La comunidad cinematográfica llora la partida de Claire Maurier, una destacada actriz francesa que dejó una huella imborrable en el cine y el teatro. A sus 97 años, Maurier falleció el domingo, según confirmó su familia. Su legado abarca más de seis décadas en la industria, donde se destacó por papeles secundarios que se convirtieron en memorables a través de su talento y carisma.

Nacida como Odette Agramon en Céret, localidad situada en el sur de Francia, Maurier inició su carrera artística en la década de 1950, adoptando el nombre que la haría famosa. Comenzó en el teatro, donde sus interpretaciones la llevaron al cine. Su primer gran éxito llegó en 1959 con "Los 400 golpes", una de las obras maestras del movimiento de la Nouvelle Vague, dirigida por François Truffaut. En este filme, interpretó a la madre del joven protagonista, encarnado por Jean-Pierre Léaud, estableciendo así su presencia en una de las corrientes cinematográficas más influyentes de la historia del cine francés.

A lo largo de su carrera, Maurier participó en una variedad de películas que abarcaban diferentes géneros. En 1963, trabajó en "La cuisine au beurre", una comedia que la unió a grandes figuras del cine francés como Fernandel y Bourvil. Esta película, aunque menos conocida internacionalmente, fue bien recibida en Francia y contribuyó a cimentar su reputación como actriz versátil y talentosa. Su capacidad para interpretar personajes complejos y entrañables la convirtió en una figura querida entre el público.

En la década de 1970, Maurier alcanzó un nivel de reconocimiento internacional con su participación en "La Cage aux Folles" ("La caja de las locas"), una comedia que se convirtió en un fenómeno mundial. En este film, interpretó a Simone, un papel fundamental en la narrativa que explora la vida en el cabaret de Saint-Tropez. La película no solo fue un éxito de taquilla, sino que también sirvió para cuestionar normas sociales y abrir diálogos sobre la diversidad sexual en la época, consolidando así el estatus de Maurier como una actriz relevante en el panorama cinematográfico.
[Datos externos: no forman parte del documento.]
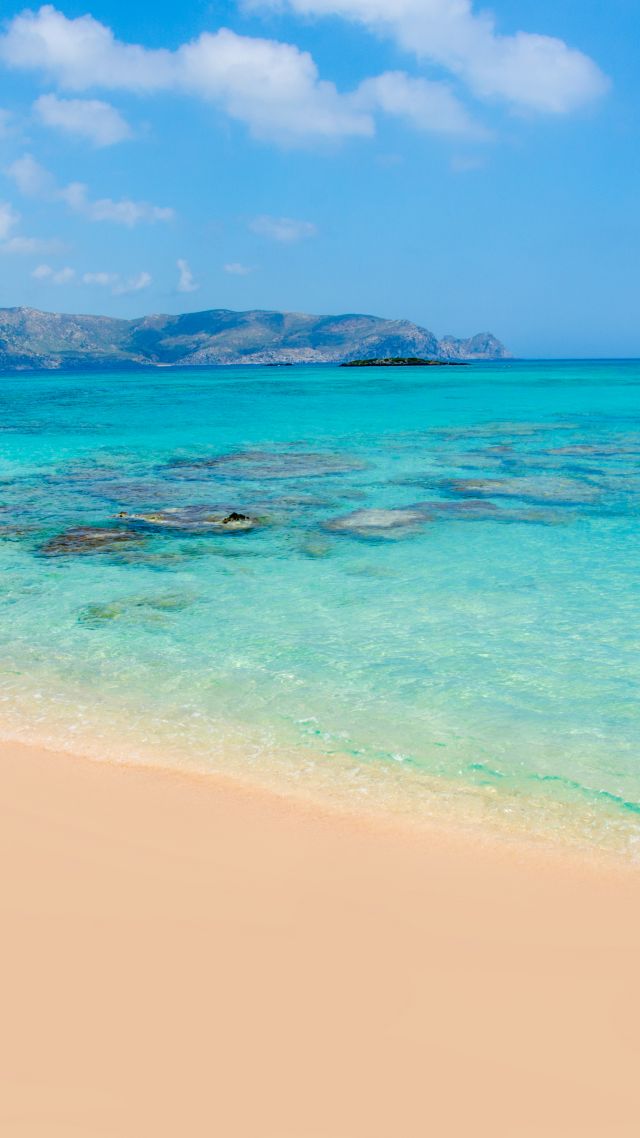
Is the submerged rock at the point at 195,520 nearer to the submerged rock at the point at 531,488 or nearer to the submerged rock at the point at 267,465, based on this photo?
the submerged rock at the point at 267,465

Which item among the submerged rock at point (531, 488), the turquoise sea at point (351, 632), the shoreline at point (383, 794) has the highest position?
the submerged rock at point (531, 488)

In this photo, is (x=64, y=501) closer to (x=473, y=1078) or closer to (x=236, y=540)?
(x=236, y=540)

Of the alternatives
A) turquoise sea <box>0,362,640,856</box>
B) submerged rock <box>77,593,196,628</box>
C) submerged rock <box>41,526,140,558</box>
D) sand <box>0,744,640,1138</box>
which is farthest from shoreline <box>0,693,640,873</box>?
submerged rock <box>41,526,140,558</box>

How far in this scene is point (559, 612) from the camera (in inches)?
476

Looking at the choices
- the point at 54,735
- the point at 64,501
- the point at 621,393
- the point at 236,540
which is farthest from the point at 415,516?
the point at 621,393

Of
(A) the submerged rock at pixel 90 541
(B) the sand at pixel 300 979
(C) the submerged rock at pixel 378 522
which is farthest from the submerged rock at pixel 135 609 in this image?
(C) the submerged rock at pixel 378 522

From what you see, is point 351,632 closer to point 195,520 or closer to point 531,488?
point 195,520

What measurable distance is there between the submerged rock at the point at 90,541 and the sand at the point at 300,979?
9.50 m

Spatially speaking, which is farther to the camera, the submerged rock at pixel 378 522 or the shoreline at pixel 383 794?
the submerged rock at pixel 378 522

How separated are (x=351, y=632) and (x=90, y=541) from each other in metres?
7.45

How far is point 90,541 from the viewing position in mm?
16516

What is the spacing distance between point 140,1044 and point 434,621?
8.01 m

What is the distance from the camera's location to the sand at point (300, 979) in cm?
403

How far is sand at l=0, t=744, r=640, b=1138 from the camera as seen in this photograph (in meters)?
4.03
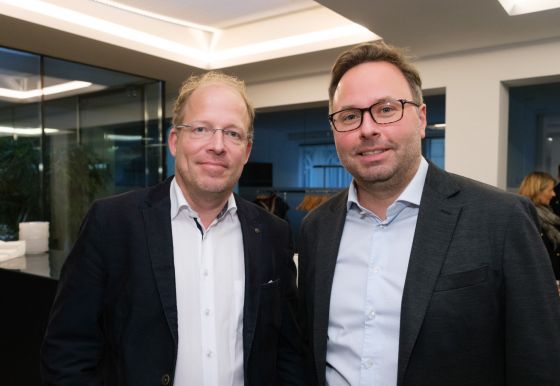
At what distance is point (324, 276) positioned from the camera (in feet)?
5.17

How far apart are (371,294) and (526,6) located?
3.06 m

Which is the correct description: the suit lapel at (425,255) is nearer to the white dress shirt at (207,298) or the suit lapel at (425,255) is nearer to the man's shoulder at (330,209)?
the man's shoulder at (330,209)

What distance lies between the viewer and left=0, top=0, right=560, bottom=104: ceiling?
3.48m

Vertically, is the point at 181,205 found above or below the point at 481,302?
above

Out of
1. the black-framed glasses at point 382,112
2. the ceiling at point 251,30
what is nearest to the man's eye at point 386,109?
the black-framed glasses at point 382,112

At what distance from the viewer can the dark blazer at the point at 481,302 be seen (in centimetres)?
129

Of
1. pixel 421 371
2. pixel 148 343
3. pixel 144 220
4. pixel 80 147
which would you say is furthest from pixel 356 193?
pixel 80 147

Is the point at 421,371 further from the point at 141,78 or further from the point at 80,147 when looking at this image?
the point at 141,78

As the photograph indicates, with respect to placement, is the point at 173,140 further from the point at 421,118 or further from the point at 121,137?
the point at 121,137

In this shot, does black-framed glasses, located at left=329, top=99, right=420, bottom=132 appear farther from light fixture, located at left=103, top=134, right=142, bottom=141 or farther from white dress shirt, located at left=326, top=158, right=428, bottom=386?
light fixture, located at left=103, top=134, right=142, bottom=141

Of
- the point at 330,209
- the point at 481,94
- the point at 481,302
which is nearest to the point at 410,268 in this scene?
the point at 481,302

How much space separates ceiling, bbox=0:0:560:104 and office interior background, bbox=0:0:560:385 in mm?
13

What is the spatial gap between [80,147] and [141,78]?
3.89 ft

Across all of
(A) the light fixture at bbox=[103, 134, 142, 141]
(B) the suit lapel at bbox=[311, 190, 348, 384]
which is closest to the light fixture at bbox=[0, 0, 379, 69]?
(A) the light fixture at bbox=[103, 134, 142, 141]
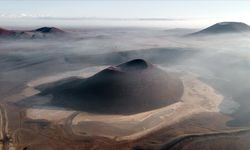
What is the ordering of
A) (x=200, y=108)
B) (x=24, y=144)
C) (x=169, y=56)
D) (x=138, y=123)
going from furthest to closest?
(x=169, y=56), (x=200, y=108), (x=138, y=123), (x=24, y=144)

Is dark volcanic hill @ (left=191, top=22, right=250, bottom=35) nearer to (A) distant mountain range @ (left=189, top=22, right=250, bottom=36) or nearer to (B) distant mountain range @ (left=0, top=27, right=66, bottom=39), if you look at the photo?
(A) distant mountain range @ (left=189, top=22, right=250, bottom=36)

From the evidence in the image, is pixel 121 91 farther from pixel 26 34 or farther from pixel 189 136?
pixel 26 34

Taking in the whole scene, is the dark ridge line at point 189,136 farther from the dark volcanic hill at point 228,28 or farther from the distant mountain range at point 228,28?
the dark volcanic hill at point 228,28

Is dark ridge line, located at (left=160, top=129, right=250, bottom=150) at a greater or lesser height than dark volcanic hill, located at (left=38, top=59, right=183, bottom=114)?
lesser

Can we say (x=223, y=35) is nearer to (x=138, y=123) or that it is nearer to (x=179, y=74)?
(x=179, y=74)

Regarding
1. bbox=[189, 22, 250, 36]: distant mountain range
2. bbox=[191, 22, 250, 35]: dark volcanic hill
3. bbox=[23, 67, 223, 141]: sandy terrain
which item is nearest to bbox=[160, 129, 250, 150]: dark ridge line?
bbox=[23, 67, 223, 141]: sandy terrain

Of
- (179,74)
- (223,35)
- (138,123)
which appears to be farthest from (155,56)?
(223,35)

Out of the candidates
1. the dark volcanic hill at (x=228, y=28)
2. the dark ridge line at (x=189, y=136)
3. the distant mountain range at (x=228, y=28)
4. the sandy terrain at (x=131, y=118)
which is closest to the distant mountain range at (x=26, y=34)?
the distant mountain range at (x=228, y=28)

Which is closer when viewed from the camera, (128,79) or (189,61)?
(128,79)
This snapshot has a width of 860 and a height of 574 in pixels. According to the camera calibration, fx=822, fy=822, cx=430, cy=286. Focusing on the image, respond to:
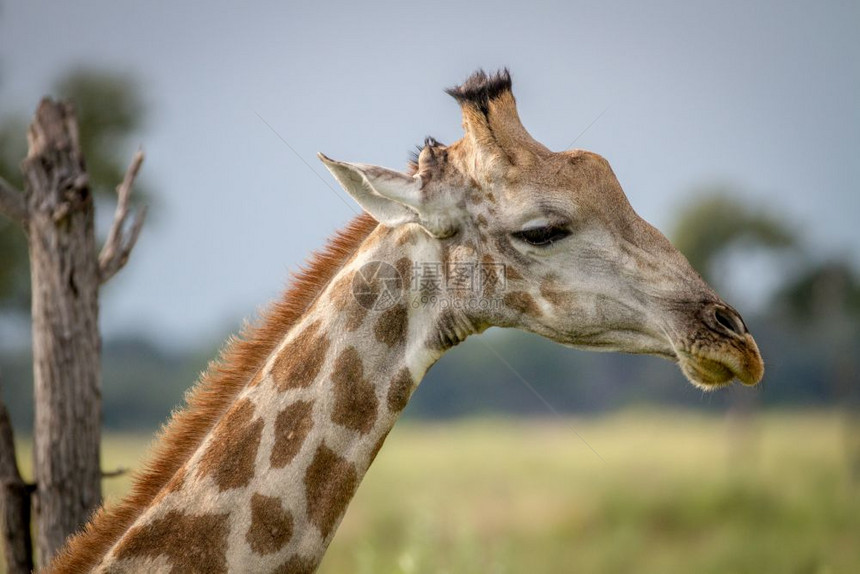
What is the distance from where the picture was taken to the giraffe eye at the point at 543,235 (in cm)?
470

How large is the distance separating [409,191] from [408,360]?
3.18 feet

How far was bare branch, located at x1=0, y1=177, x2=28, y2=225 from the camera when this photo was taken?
21.4 feet

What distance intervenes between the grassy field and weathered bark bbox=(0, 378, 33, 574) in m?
1.16

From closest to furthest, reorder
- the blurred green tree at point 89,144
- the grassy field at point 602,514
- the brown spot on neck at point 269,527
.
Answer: the brown spot on neck at point 269,527, the grassy field at point 602,514, the blurred green tree at point 89,144

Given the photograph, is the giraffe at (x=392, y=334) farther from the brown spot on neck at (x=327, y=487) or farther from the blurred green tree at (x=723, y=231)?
the blurred green tree at (x=723, y=231)

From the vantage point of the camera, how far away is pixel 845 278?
4378 centimetres

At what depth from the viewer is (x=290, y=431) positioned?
4.63 m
Su carrera continuó floreciendo y, en 1981, fue nominada al César, el prestigioso galardón del cine francés, en la categoría de mejor actriz de reparto por su actuación en "Un mauvais fils" ("Un mal hijo"), dirigida por Claude Sautet. Esta nominación fue un testimonio de su versatilidad y del reconocimiento que había logrado en la industria. La aclamación de sus pares y la crítica consolidaron su lugar en el firmamento del cine francés.

El regreso de Maurier a la pantalla grande en 2001 con "Le Fabuleux destin d’Amélie Poulain" ("Amelie") de Jean-Pierre Jeunet, la presentó a una nueva audiencia y reafirmó su relevancia en el cine contemporáneo. Su papel como una exbailarina ecuestre que se convierte en propietaria de un café en Montmartre resonó con el público y ayudó a que la película se convirtiera en un clásico moderno. A través de su trabajo, Maurier demostró que el talento puede trascender el tiempo y las modas del cine.

Con una trayectoria marcada por su capacidad para moverse entre el teatro y el cine, Claire Maurier dejó un legado que perdurará en la memoria colectiva. Su incansable dedicación al arte y su habilidad para dar vida a personajes entrañables la convierten en una figura emblemática de la cultura francesa. Aunque su ausencia se sentirá, su vasta filmografía y su influencia en generaciones de artistas continuarán inspirando a quienes aman el séptimo arte.